[Image-linked spatial questions]
· · · ·

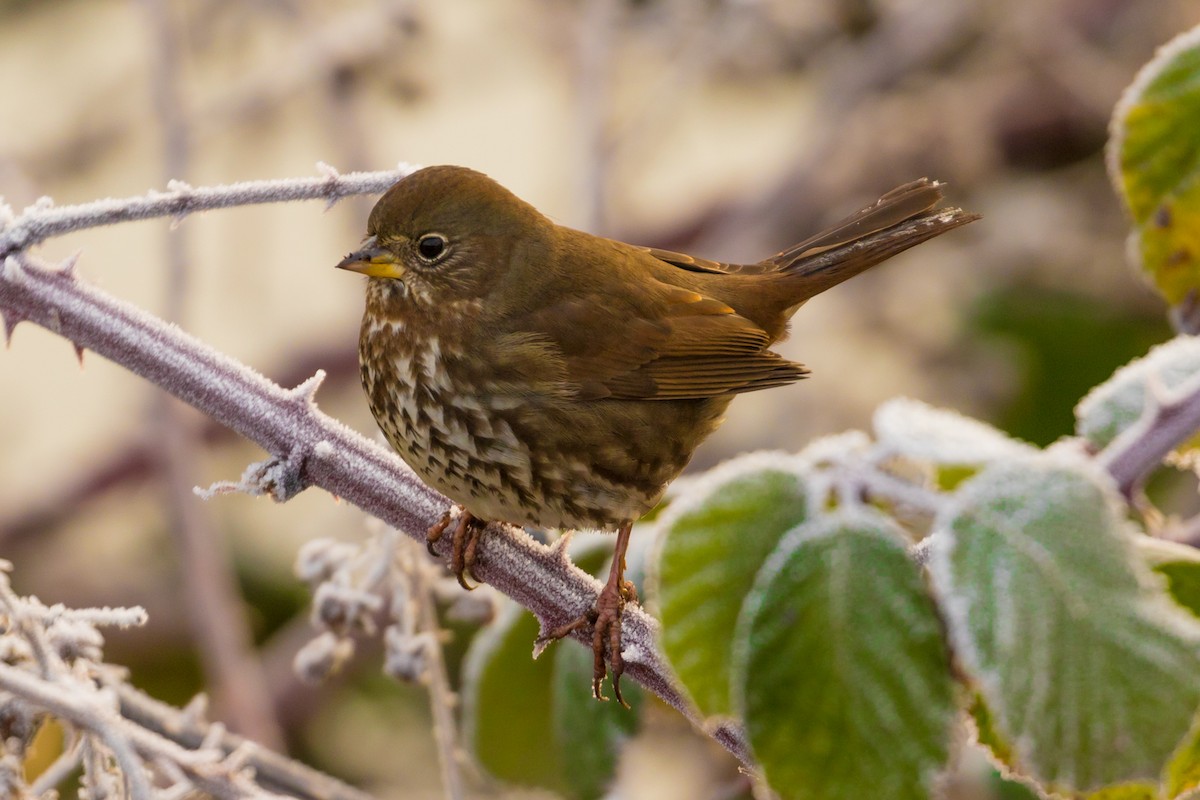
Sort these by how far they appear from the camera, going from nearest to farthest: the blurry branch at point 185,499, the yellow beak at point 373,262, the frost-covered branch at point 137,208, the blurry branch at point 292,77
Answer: the frost-covered branch at point 137,208, the yellow beak at point 373,262, the blurry branch at point 185,499, the blurry branch at point 292,77

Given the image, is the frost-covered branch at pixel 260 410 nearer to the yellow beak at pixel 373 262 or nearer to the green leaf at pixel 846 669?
the green leaf at pixel 846 669

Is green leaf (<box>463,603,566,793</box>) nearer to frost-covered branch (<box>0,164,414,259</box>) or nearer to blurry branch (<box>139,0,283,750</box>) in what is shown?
frost-covered branch (<box>0,164,414,259</box>)

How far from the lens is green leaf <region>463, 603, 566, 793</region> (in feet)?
6.58

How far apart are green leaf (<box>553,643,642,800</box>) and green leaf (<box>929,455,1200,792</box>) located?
104 cm

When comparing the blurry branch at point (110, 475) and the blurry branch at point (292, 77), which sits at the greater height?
the blurry branch at point (292, 77)

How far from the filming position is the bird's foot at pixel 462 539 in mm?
1991

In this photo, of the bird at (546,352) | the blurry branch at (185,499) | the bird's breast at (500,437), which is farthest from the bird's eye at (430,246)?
the blurry branch at (185,499)

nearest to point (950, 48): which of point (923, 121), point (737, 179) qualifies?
point (923, 121)

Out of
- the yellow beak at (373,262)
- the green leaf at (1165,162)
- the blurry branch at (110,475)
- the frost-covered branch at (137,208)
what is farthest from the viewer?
the blurry branch at (110,475)

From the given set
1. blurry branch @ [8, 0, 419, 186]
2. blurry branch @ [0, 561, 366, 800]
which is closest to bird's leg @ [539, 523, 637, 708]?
blurry branch @ [0, 561, 366, 800]

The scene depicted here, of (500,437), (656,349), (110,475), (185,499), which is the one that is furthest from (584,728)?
(110,475)

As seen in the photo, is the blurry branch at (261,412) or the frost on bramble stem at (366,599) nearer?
the blurry branch at (261,412)

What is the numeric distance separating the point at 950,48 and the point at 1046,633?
5121mm

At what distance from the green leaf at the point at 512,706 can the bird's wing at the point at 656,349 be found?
516 mm
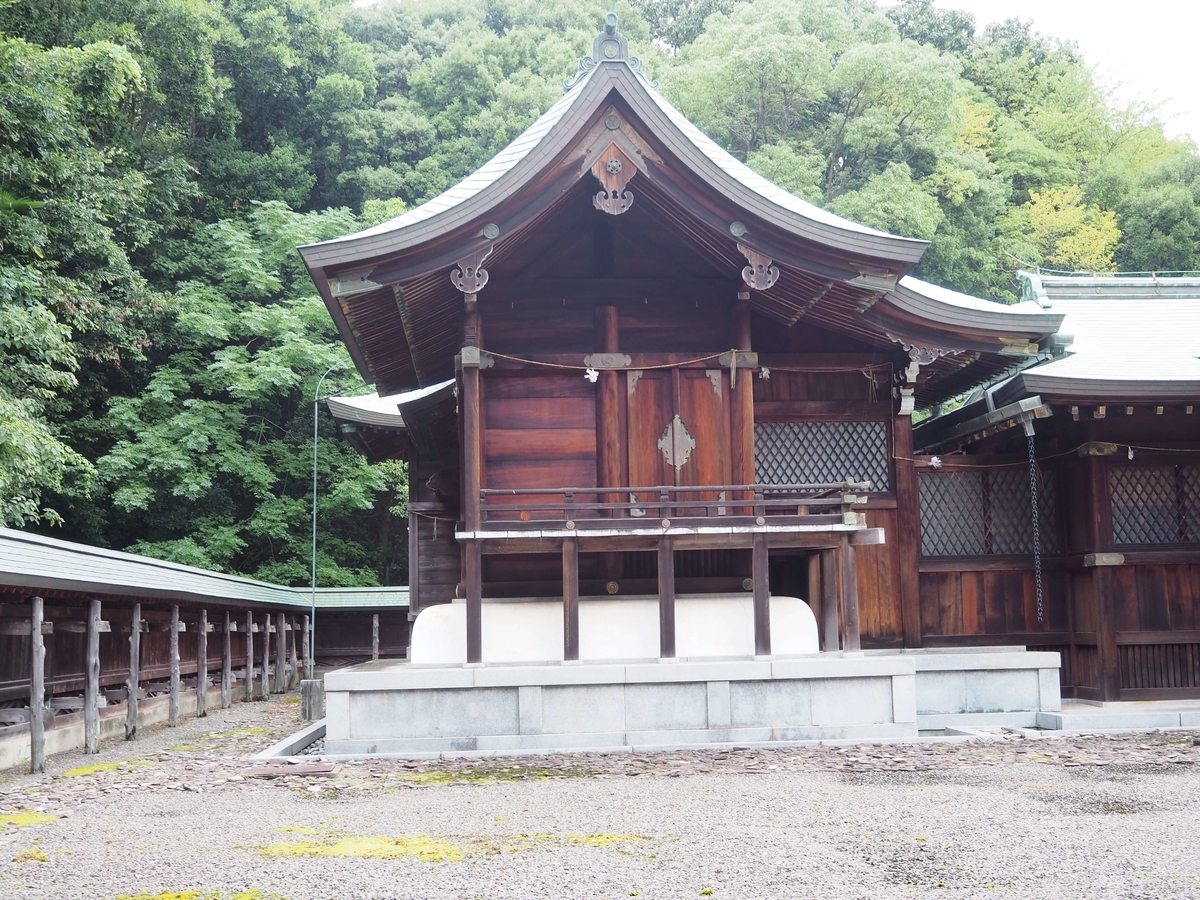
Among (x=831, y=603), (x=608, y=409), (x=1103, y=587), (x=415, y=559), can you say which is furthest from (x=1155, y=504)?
(x=415, y=559)

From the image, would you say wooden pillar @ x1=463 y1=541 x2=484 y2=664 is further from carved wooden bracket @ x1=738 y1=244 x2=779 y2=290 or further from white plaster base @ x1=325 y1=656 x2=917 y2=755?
carved wooden bracket @ x1=738 y1=244 x2=779 y2=290

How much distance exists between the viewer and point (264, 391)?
33.1 metres

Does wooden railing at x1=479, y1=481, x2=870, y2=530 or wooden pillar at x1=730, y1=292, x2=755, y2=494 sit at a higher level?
wooden pillar at x1=730, y1=292, x2=755, y2=494

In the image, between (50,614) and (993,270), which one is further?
(993,270)

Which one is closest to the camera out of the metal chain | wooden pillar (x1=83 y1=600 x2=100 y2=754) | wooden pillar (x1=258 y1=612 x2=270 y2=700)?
wooden pillar (x1=83 y1=600 x2=100 y2=754)

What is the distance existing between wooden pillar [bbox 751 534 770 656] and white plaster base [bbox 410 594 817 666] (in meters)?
0.57

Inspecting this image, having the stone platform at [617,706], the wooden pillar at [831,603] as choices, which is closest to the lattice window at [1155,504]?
the wooden pillar at [831,603]

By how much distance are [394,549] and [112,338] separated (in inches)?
481

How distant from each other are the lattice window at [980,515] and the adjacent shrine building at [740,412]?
0.03 m

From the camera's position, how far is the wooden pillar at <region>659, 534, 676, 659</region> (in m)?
11.1

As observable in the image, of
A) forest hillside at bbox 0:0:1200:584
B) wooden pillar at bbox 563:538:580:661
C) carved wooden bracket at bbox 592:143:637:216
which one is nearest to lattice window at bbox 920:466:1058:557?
wooden pillar at bbox 563:538:580:661

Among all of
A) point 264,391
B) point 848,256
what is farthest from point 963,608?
point 264,391

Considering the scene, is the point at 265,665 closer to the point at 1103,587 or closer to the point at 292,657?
the point at 292,657

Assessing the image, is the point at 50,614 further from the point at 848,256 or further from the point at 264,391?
the point at 264,391
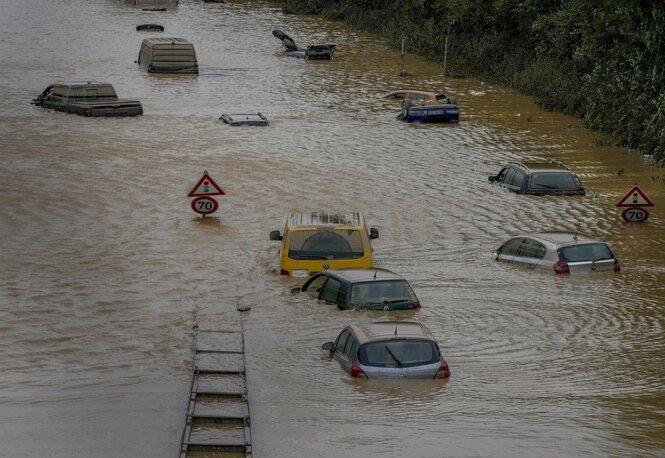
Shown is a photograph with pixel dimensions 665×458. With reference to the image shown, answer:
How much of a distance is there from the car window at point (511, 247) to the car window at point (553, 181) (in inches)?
311

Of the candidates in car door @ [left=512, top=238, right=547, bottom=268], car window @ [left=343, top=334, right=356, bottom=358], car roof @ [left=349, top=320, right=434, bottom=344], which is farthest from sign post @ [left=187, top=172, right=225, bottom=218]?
car roof @ [left=349, top=320, right=434, bottom=344]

· · · ·

*Requirements*: Omit the pictures and retype exactly the lines from the one with "Among all of" through the final line, both ends included.

*Full response*:
Among all of
A) point 264,391
B) point 848,256
what is farthest from point 963,608?
point 264,391

Considering the scene, is the point at 265,665 closer to the point at 1103,587 or closer to the point at 292,657?
the point at 292,657

Assessing the image, is the point at 50,614 further from the point at 848,256 or further from the point at 264,391?
the point at 264,391
Shown is a photograph with pixel dimensions 665×458. With reference to the image shown, answer:
How much of a distance is there from the car window at point (511, 247) to the car window at point (553, 181) (in inches)?
311

Of the candidates in car door @ [left=512, top=238, right=547, bottom=268], car window @ [left=343, top=334, right=356, bottom=358], car roof @ [left=349, top=320, right=434, bottom=344], which is farthest from sign post @ [left=187, top=172, right=225, bottom=218]?
car roof @ [left=349, top=320, right=434, bottom=344]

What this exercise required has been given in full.